Despite advancements in user-guided video segmentation, extracting complex objects consistently for highly complex scenes is still a labor-intensive task, especially for production. It is not uncommon that a majority of frames need to be annotated. We introduce a novel semi-supervised video object segmentation (SSVOS) model, XMem++, that improves existing memory-based models, with a permanent memory module. Most existing methods focus on single frame annotations, while our approach can effectively handle multiple user-selected frames with varying appearances of the same object or region. Our method can extract highly consistent results while keeping the required number of frame annotations low.
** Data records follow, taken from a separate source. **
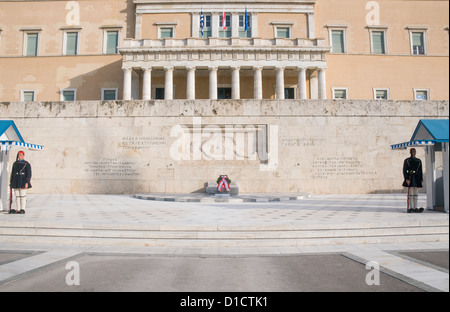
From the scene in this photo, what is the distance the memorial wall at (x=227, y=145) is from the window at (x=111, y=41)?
24.5 m

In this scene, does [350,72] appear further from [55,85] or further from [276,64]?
[55,85]

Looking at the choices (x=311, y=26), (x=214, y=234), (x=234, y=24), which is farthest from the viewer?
(x=311, y=26)

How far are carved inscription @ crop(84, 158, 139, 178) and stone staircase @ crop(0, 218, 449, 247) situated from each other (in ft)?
34.0

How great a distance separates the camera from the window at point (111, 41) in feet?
132

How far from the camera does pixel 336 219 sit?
903 centimetres

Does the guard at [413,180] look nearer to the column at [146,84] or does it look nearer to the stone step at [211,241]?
the stone step at [211,241]

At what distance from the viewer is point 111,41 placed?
40531 millimetres

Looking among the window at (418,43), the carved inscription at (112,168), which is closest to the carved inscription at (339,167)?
the carved inscription at (112,168)

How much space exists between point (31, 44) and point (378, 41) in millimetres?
47274

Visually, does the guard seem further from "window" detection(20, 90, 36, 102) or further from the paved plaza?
"window" detection(20, 90, 36, 102)

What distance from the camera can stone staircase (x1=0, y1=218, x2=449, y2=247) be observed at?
7.61 metres

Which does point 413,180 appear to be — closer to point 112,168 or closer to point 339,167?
point 339,167

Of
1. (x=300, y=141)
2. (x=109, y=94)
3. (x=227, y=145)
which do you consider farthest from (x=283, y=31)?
(x=227, y=145)
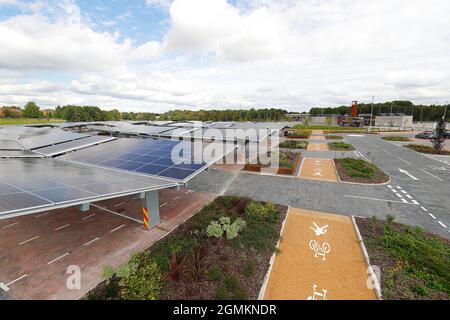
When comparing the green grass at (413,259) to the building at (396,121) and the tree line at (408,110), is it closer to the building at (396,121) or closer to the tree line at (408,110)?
the building at (396,121)

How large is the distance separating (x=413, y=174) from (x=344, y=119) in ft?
342

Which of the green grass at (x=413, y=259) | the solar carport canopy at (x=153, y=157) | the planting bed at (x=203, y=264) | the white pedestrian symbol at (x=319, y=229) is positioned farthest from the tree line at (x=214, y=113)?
the green grass at (x=413, y=259)

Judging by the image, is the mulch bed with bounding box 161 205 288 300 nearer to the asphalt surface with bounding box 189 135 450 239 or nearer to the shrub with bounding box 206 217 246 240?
the shrub with bounding box 206 217 246 240

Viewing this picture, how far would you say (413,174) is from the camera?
26.1 meters

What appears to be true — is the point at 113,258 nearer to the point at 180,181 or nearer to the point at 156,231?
the point at 156,231

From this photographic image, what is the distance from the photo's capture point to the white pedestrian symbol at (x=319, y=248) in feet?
38.7

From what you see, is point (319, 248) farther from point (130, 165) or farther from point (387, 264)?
point (130, 165)

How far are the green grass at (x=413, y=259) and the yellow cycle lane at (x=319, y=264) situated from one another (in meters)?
1.17

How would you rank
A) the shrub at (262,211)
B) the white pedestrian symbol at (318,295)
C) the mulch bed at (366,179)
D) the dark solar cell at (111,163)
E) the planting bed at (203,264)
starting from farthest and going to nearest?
the mulch bed at (366,179) → the dark solar cell at (111,163) → the shrub at (262,211) → the white pedestrian symbol at (318,295) → the planting bed at (203,264)

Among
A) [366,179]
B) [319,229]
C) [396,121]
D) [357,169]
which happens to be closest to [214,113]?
[396,121]

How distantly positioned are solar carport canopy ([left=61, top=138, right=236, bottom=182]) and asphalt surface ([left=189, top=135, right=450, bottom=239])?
5113 millimetres

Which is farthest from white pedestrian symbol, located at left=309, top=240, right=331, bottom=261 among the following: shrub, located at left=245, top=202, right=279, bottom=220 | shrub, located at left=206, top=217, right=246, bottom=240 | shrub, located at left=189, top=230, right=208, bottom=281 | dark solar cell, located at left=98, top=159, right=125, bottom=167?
dark solar cell, located at left=98, top=159, right=125, bottom=167

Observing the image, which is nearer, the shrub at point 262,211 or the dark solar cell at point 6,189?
the dark solar cell at point 6,189

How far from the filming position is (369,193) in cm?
2011
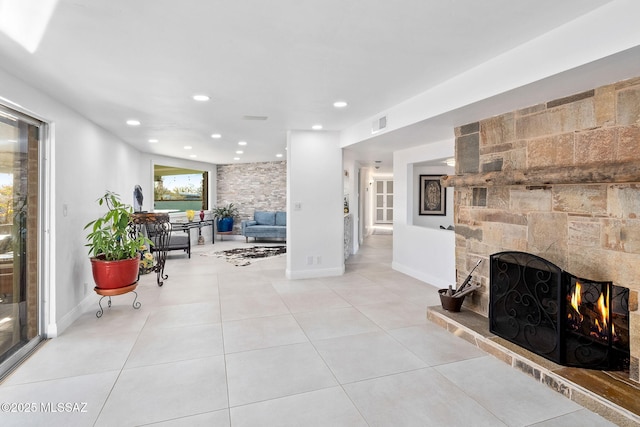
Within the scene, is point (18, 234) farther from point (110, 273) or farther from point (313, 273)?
point (313, 273)

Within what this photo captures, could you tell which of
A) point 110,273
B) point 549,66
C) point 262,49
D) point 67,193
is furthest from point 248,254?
point 549,66

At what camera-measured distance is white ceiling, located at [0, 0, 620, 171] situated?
1.86 meters

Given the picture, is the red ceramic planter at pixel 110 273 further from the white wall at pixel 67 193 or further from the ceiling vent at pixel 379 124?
the ceiling vent at pixel 379 124

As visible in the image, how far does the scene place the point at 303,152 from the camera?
5.21 meters

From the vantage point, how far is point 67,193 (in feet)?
11.6

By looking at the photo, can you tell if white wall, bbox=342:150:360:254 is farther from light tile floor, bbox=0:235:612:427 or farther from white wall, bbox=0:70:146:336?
white wall, bbox=0:70:146:336

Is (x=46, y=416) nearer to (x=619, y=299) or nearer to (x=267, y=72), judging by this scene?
(x=267, y=72)

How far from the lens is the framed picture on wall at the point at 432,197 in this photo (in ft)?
20.5

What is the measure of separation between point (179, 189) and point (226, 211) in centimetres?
143

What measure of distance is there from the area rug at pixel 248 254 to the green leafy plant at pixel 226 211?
1.83 metres

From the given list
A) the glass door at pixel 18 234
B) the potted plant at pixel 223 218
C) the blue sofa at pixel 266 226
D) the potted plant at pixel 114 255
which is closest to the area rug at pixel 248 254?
the blue sofa at pixel 266 226

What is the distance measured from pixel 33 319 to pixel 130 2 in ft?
9.59

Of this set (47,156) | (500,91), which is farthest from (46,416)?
(500,91)

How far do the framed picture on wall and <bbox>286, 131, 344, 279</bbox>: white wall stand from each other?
1.78 meters
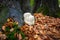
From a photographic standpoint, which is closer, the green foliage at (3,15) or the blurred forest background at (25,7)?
the green foliage at (3,15)

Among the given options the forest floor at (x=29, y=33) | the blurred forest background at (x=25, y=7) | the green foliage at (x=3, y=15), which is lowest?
the forest floor at (x=29, y=33)

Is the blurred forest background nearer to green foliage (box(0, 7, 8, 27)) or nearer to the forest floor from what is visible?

We further introduce an iterative and attention-based frame suggestion mechanism, which computes the next best frame for annotation. Our method is real-time and does not require retraining after each user input. We also introduce a new dataset, PUMaVOS, which covers new challenging use cases not found in previous benchmarks. We demonstrate SOTA performance on challenging (partial and multi-class) segmentation scenarios as well as long videos, while ensuring significantly fewer frame annotations than any existing method.